For the more information about water resources in the National Park Service, please visit http://www.nature.nps.gov/water/.
New & Noteworthy
Current science confirms that the planet is warming and the effects are here and now. The National Park Service is choosing to meet this urgent challenge head on with scenario planning and strategic collaboration. The Climate Change Response Program was created to lead the NPS response to critical issues related to climate change. This strategy features four integrated components: science, adaptation, mitigation, and communication.
A large part of the adaptation element is planning. Climate change considerations and responses must now be considered in all levels of NPS planning. As we think about the role of water resources as we provide support to parks in their planning processes, we must also consider possible climate futures and the impacts on those water resources.
Learn more about the NPS Climate Change Response Program.
Resource Stewardship Strategies
A Resource Stewardship Strategy serves as a bridge between desired conditions established in a park's General Management Plan and the measurable goals and tangible actions determined through strategic planning.

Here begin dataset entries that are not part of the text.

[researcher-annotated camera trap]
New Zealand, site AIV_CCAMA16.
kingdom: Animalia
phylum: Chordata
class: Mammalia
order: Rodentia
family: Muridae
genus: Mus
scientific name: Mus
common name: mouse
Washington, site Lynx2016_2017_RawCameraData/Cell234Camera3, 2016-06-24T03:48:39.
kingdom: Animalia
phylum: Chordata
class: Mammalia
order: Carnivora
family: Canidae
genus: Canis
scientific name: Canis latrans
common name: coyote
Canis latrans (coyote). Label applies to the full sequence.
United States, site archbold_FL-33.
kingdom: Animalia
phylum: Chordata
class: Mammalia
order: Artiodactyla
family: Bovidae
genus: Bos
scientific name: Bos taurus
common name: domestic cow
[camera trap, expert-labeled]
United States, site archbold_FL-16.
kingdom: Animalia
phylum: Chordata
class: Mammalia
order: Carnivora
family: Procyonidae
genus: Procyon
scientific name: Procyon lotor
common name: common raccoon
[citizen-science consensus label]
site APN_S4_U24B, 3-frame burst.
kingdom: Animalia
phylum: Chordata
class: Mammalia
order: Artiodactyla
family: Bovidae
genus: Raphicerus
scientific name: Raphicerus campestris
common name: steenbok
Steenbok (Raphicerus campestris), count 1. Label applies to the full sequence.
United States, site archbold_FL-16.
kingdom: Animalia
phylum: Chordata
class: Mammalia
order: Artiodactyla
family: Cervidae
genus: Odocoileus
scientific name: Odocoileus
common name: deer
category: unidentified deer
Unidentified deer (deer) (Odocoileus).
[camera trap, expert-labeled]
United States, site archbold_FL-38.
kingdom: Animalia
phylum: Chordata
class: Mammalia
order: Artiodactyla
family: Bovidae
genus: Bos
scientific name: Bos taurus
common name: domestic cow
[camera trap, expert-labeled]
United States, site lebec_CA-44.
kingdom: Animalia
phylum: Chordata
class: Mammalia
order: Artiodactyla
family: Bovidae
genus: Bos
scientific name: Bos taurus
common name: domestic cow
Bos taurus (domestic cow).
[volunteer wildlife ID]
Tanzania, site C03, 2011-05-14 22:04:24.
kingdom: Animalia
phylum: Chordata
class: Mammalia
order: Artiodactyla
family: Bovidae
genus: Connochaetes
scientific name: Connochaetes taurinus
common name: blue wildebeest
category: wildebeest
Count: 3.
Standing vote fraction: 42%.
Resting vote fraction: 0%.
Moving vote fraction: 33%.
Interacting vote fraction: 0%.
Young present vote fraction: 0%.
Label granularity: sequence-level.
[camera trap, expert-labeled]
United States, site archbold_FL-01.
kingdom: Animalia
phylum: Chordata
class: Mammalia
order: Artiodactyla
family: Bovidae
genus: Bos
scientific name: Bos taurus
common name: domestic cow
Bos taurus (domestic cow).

The RSS identifies and tracks indicators and recommends strategies to achieve and maintain desired conditions of key natural resources and ecosystem functions. Importantly, the RSS is based on science and scholarship.
Learn more about the NPS Resource Stewardship Strategy program.
Natural Resource Condition Assessments
A Natural Resource Condition Assessment (NRCA) explores and documents the current conditions of important natural resources in a park. An NRCA is multi-disciplinary, focusing on ecological values. It offers a spatially explicit synthesis of existing scientific data to provide information of importance to park managers.
All levels of planning benefit from a NRCA because it provides up-to-date information on the condition of important natural resources. The NRCA itself does not recommend actions or strategies, nor does it define desired future conditions. Instead, it allows park managers and planners to have concrete, comprehensive, and current information on hand with which to prioritize and strategize more effectively in the protection of park resources.